The riverside lights that grace Hinduism’s holiest city capture beliefs and traditions that resonate even with non-believers. Peggy Hansen has this Perspective.
They hang high above the pavement, oddly unripe fruit dangling from bamboo poles. A slight breeze rises, and they rustle quietly against each other like fall leaves on a forgotten pathway. The ghat is crowded, aswarm with vendors and sadhus, tourists and locals, pilgrims and bathers, but none of them look up: They're not wandering, but moving with some purpose, even if they couldn't put a name to it. No matter, because the baskets aren't meant for them, at least not yet. And it's still midday, when the intended audience doesn't need their help.
At dusk, the baskets are transformed, empty wicker cavities suffused with warmth and light as each is lowered from its perch, a tiny earthen lamp placed in its belly, then gently raised back to its vista point high above the river. Sky and water merge as the blue hour deepens, impending darkness softened by rows of handmade lanterns flickering along the western fringes of the river. As air and water slide together toward slumber, the glowing baskets wake to take charge of the night shift.

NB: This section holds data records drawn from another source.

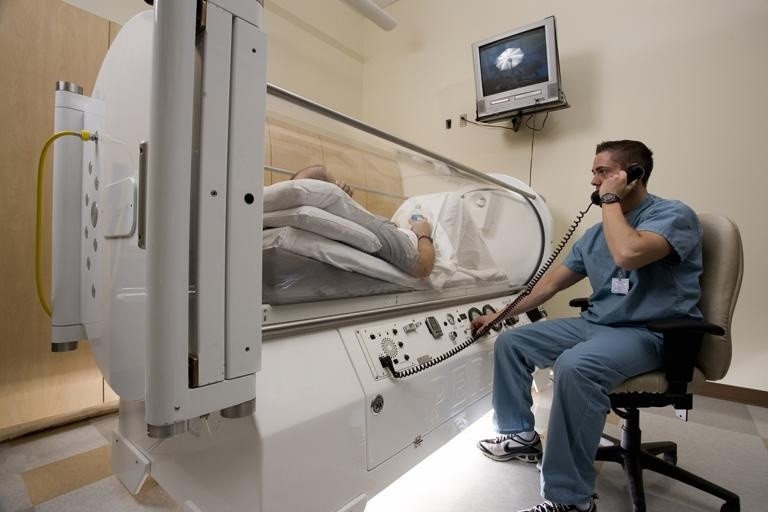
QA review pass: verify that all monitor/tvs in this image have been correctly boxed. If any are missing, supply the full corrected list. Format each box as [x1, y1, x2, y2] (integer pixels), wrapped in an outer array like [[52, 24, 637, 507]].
[[470, 15, 562, 120]]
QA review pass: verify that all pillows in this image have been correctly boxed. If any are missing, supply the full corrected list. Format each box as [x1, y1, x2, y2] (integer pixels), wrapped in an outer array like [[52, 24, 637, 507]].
[[262, 205, 383, 254], [261, 178, 375, 226]]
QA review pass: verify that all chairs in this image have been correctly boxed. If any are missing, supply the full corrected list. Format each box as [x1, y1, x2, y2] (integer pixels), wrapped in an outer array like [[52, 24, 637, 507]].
[[548, 211, 745, 511]]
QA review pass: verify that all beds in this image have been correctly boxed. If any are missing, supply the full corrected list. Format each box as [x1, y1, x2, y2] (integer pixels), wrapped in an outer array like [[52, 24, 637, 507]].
[[259, 227, 525, 331]]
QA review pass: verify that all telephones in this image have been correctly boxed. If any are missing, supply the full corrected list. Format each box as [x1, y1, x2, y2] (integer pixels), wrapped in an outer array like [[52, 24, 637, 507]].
[[591, 166, 644, 205]]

Clustered in groups of twos and threes and eights and tens, the lanterns line the riverbank like runway lights, meant to guide the souls of those departed ones who've lost the path and wander, desolate and aimless, in the night. The tiny lighthouses call out: “Here we are, this way to the river, this way to the peace you have been seeking.”
Not all who wander, to be sure, are lost….and not all believe in souls, or afterlives, or even the sacredness of certain spots on Earth. But in Varanasi, standing toe to toe with the great Ganga as night gently descends, it feels right that there are lanterns, and lamplighters, to light the way for those who do.